Questions about scene geometry:

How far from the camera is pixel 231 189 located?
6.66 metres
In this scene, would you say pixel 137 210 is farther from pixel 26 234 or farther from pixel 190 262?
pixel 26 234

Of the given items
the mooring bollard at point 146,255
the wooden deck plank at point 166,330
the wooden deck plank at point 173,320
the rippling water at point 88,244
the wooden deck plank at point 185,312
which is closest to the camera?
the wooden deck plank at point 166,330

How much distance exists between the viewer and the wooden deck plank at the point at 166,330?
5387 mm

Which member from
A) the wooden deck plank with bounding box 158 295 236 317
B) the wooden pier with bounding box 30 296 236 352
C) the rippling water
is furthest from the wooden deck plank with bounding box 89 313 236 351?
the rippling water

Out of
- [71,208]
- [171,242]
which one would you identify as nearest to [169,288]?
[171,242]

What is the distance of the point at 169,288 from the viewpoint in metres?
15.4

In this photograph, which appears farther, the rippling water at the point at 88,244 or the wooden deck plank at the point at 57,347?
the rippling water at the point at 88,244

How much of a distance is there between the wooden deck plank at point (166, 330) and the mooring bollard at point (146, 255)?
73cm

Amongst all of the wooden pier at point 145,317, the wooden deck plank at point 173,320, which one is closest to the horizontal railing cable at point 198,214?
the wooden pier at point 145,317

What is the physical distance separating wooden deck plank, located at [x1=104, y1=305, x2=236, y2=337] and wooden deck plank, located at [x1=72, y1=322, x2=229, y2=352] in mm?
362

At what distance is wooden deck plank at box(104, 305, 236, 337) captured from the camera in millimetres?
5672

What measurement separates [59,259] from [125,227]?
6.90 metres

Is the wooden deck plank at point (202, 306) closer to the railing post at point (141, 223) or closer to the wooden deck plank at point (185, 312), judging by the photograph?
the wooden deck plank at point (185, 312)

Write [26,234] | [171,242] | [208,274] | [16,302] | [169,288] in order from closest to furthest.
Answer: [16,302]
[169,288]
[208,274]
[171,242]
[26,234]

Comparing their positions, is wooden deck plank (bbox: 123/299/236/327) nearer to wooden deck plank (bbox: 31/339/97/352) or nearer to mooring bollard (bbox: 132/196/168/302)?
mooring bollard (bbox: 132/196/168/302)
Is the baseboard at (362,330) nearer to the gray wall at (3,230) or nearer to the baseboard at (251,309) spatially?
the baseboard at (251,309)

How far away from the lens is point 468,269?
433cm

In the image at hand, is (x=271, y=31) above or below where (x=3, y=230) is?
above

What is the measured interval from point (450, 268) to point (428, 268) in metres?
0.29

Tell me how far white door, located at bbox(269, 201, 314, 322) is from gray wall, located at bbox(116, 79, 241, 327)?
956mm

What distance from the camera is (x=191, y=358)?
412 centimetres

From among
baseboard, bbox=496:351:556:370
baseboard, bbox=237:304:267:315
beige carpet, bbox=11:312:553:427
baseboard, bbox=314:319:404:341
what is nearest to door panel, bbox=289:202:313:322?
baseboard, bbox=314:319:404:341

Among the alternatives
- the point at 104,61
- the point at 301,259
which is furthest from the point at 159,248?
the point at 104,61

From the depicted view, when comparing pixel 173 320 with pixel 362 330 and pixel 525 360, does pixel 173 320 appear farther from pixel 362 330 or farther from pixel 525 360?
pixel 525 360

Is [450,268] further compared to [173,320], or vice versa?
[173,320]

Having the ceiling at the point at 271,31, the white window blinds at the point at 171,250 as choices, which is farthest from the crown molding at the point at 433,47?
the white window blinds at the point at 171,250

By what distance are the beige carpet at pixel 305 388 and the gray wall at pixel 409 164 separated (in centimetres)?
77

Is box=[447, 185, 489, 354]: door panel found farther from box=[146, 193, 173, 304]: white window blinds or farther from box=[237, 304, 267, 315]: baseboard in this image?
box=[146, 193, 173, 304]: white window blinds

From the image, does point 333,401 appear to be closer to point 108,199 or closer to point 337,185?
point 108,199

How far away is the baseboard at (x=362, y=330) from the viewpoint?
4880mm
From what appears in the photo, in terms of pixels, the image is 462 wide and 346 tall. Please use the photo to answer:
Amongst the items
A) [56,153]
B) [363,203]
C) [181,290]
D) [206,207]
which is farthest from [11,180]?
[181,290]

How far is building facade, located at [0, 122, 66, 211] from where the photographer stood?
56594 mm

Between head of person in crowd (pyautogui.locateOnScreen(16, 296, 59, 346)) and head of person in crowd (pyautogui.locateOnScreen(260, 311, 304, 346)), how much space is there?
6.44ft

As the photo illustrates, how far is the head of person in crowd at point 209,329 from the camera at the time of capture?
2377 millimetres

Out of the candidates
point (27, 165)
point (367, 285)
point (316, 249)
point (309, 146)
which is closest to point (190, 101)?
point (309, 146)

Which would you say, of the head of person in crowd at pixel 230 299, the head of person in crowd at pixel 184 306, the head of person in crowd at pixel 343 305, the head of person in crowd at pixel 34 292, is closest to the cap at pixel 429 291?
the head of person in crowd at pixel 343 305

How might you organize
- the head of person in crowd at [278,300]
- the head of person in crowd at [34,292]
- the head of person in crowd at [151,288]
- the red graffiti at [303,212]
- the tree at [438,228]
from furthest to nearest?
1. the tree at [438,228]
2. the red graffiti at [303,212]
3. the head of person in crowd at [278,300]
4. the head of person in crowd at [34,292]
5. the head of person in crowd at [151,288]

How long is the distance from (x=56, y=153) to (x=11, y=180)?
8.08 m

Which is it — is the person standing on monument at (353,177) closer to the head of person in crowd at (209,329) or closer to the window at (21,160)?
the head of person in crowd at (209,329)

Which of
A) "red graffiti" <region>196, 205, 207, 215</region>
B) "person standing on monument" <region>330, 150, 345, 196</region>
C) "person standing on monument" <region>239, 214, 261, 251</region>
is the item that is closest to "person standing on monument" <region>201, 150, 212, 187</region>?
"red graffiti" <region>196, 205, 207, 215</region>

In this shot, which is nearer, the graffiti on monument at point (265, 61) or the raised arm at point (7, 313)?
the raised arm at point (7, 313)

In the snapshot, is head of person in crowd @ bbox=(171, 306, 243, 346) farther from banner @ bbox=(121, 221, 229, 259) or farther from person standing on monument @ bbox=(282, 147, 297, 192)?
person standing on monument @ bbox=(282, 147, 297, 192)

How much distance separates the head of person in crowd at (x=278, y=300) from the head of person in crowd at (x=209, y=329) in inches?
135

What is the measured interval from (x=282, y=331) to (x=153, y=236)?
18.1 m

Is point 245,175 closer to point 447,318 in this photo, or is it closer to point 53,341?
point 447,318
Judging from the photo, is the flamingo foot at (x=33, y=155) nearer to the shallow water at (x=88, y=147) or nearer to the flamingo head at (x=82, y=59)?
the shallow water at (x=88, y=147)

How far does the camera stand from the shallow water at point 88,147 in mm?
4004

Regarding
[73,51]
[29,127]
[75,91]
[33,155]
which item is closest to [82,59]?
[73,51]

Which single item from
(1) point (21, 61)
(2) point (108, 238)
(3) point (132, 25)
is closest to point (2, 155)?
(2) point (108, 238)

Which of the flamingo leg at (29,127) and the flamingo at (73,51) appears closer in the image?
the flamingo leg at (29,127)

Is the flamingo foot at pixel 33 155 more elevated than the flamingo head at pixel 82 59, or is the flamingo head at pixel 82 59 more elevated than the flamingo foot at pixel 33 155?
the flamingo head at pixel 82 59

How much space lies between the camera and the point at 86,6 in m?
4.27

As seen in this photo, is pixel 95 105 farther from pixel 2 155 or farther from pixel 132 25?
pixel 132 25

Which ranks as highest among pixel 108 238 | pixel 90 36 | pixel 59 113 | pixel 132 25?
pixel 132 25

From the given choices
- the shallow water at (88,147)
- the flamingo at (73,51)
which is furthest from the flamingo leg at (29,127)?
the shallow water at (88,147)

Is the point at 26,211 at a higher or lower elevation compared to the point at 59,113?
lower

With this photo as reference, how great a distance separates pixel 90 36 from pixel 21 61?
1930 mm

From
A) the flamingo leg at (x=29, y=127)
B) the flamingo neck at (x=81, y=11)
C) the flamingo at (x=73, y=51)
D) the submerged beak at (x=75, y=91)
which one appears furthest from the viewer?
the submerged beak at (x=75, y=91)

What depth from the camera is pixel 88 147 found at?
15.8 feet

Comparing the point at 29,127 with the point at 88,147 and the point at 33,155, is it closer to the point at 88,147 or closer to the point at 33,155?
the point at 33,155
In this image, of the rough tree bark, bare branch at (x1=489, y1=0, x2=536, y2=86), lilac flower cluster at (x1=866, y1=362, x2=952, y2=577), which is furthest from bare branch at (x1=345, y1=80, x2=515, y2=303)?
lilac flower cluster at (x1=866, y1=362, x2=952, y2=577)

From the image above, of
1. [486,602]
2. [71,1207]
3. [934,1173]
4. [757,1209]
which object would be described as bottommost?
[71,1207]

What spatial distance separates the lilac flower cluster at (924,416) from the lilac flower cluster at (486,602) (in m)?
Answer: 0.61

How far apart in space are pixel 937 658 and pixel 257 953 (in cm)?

• Objective
Transcribe word for word the part of the items that opens with the line containing "In this photograph, which" and closes with the line containing "6.90 metres", including both of those lines.

• Correct result
In this photograph, which appears farther, the rippling water at the point at 88,244 or the wooden deck plank at the point at 57,347?
the rippling water at the point at 88,244

How much of a distance is there between the wooden deck plank at point (166, 330) and the mooring bollard at point (146, 255)?
73cm

Amongst all of the wooden pier at point 145,317, the wooden deck plank at point 173,320, which one is closest to the horizontal railing cable at point 198,214?
the wooden pier at point 145,317

What is the physical distance separating wooden deck plank, located at [x1=104, y1=305, x2=236, y2=337] and wooden deck plank, located at [x1=72, y1=322, x2=229, y2=352] in mm?
362

At what distance is wooden deck plank at box(104, 305, 236, 337) captured from the camera in millimetres?
5672

What measurement separates [59,259] from [125,227]?
6.90 metres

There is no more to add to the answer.